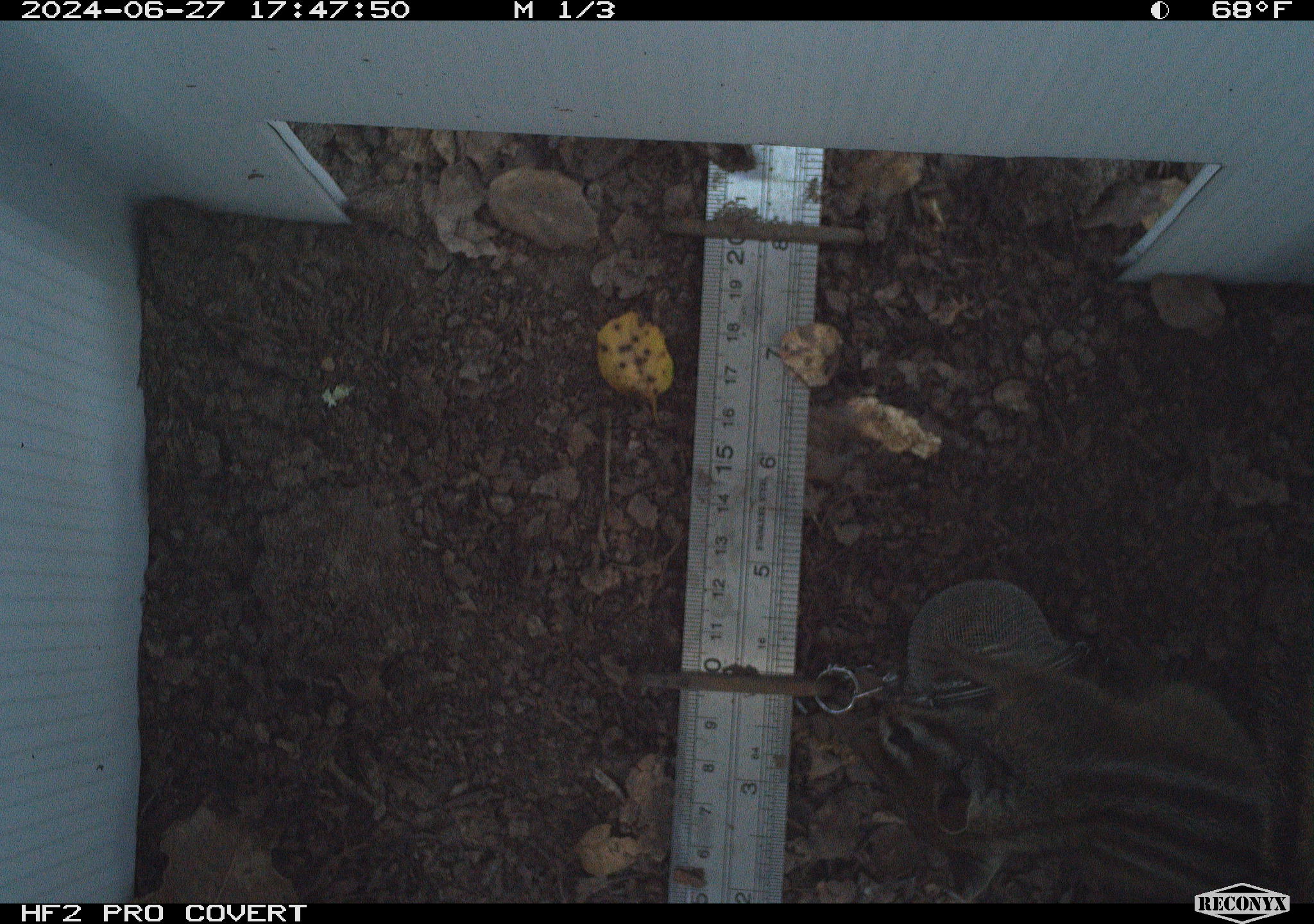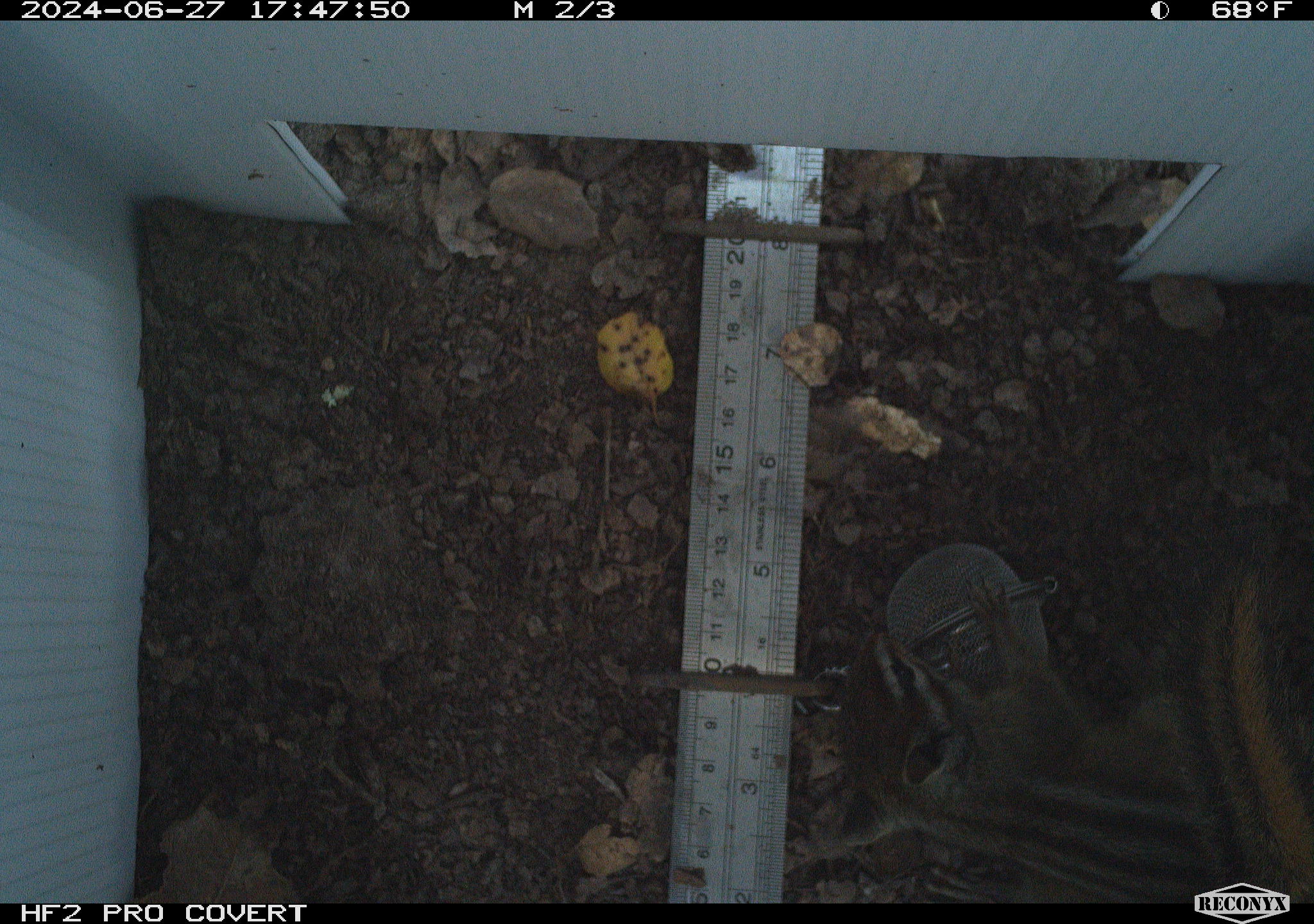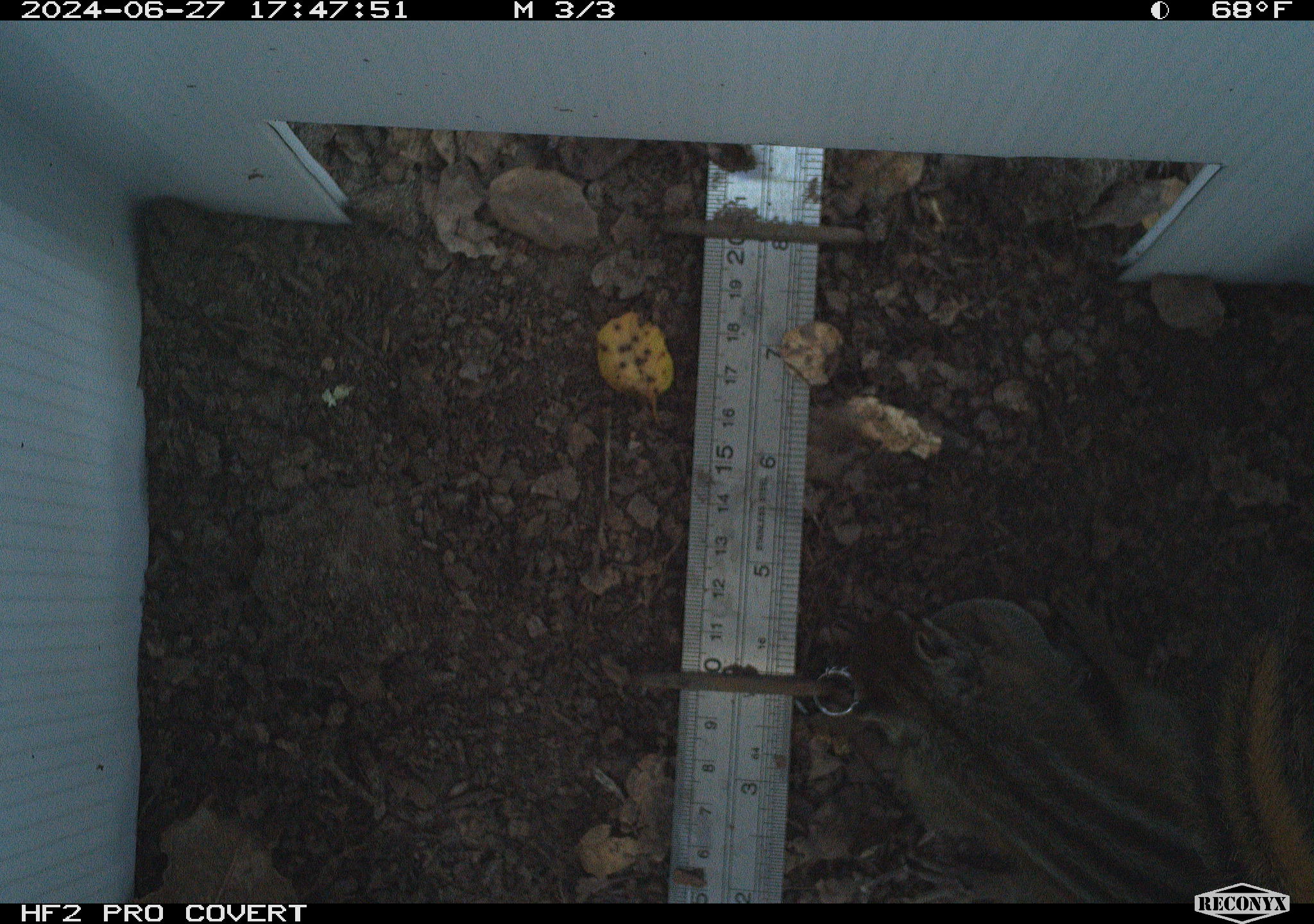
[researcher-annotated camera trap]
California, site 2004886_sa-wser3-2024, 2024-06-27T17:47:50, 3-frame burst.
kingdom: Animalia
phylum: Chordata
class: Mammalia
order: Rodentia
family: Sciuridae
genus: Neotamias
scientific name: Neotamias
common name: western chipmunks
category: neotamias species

====

WORK ITEM:
Your answer should hold exactly the lines from the one containing "order: Rodentia" through the end of the entries above, and nothing else.

RESPONSE:
order: Rodentia
family: Sciuridae
genus: Neotamias
scientific name: Neotamias
common name: western chipmunks
category: neotamias species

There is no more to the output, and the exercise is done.